How does heat effect anaerobic performance?

Answer 78

Less effect on explosive/high intensity/low duration anaerobic activity less than 10 secs as more reliant on ATP/PC system eg 100m

Question 79

What do most endurance athletes need to do before competing in the heat?

Answer 79

Acclimatise

Question 80

What is heat acclimatisation?

Answer 80

Repeated training for 5-10 days under similar high temperatures of the event.
65-70% of normal work rate in first few days to prevent initial heat stress.

Question 81

How does the body adapt during heat acclimatisation?

Answer 81

Increase cooling capacity (more efficient at releasing and tolerating heat than non acclimatized athlete)
Decrease exercise temperature which increases heat endurance and decreases fatigue.

Question 82

How does the body get better at cooling down?

Answer 82

Increase blood flow to skin, more/earlier sweat production in exposed areas which
Reduces skin/body temp with less blood volume to skin which increases blood volume available to active muscles (more SV/Q) which
Decreases HR during exercise
Decrease electrolyte loss in sweat, decreasing muscle cramps.
Decrease rate of muscle glycogen use which increases work rate before fatigue.

Question 83

What guidelines are there to prevent heat stress?

Answer 83

Schedule races early morning/late evening to avoid extreme solar radiation/high temp.
Cancel race if above 28 degrees or move indoors.
Adequate supply of fluid available at start/during/end.
Cool/ice water immersions to cool a collapsed hyperthermic athlete.
Slow down/stop if symptoms appear.
Start fully hydrated/hyperhydrated

Question 84

What shouldn’t you do when exercising in heat?

Answer 84

Use rubberized suits to improve weight loss, increase temp/humidity blocks heat loss.
Use sports team uniform/padding as any areas of skin next sweat soaked clothes can equal 100% humidity so decrease evaporation and increase temperature

Question 85

What happens to the thermoregulatory system as we age?

Answer 85

Decreased ability to adapt to exercise in heat due to a decrease in thermal tolerance and sweating response

Question 86

What should you do during exercise in heat?

Answer 86

Rehydrate throughout, replaces sweat/water loss.
In longer events top up glucose/electrolytes but still secondary to water.
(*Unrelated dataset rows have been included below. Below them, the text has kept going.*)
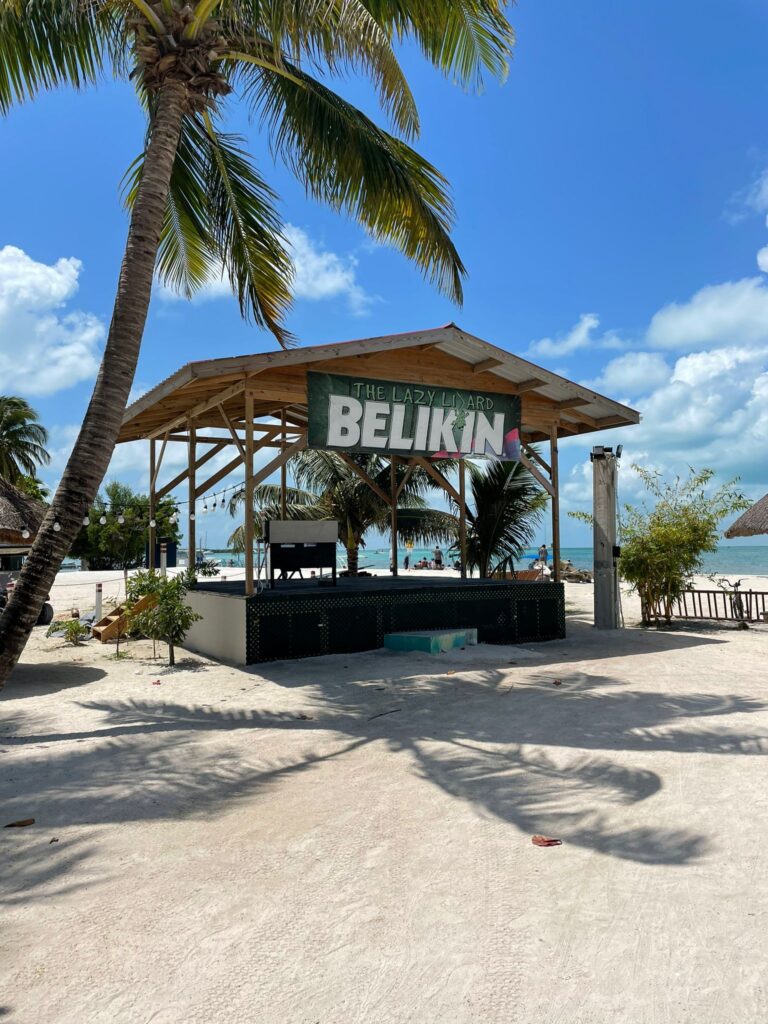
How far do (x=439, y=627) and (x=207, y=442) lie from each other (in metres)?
5.78

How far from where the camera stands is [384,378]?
10523 millimetres

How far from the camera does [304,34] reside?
7230 millimetres

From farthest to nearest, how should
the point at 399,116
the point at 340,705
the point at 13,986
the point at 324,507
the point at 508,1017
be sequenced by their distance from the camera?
the point at 324,507 → the point at 399,116 → the point at 340,705 → the point at 13,986 → the point at 508,1017

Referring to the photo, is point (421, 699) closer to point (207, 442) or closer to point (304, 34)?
point (304, 34)

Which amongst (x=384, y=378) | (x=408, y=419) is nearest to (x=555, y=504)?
(x=408, y=419)

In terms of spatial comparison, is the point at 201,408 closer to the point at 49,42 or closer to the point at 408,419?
the point at 408,419

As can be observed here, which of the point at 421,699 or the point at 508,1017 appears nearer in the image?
the point at 508,1017

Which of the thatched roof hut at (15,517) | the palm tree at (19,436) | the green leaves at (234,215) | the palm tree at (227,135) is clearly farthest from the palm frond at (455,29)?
the palm tree at (19,436)

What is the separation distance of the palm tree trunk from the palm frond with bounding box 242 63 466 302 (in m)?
1.60

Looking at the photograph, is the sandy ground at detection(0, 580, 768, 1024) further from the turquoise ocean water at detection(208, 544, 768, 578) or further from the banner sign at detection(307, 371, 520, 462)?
the turquoise ocean water at detection(208, 544, 768, 578)

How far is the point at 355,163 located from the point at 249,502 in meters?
4.25

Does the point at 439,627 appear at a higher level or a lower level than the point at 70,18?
lower

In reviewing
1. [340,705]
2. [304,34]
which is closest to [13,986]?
[340,705]

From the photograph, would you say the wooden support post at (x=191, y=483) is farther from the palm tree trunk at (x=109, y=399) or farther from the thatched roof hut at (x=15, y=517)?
the palm tree trunk at (x=109, y=399)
Hypotonic/isotonic drinks.
Reduce initial intensity/pace to counter environmental conditions or decrease intensity/pace if symptoms of heat stress occur.

Question 87

What should you do after exercise in heat?

Answer 87

Rehydrate - replace sweat/water lost.
Can take 24-48 hours to fully rehydrate.
Drink 1.5X the water lost. Extra 50% speeds up recovery.
Smaller frequent sips of fluid over time is better.
Addition of sodium/salt to replace minerals lost through sweat.
Cooling aids could be used to speed up the time it takes your body to cool down.
Cool/ice water immersions to cool a more severely collapsed hyperthermic athlete and elevated legs to avoid shock.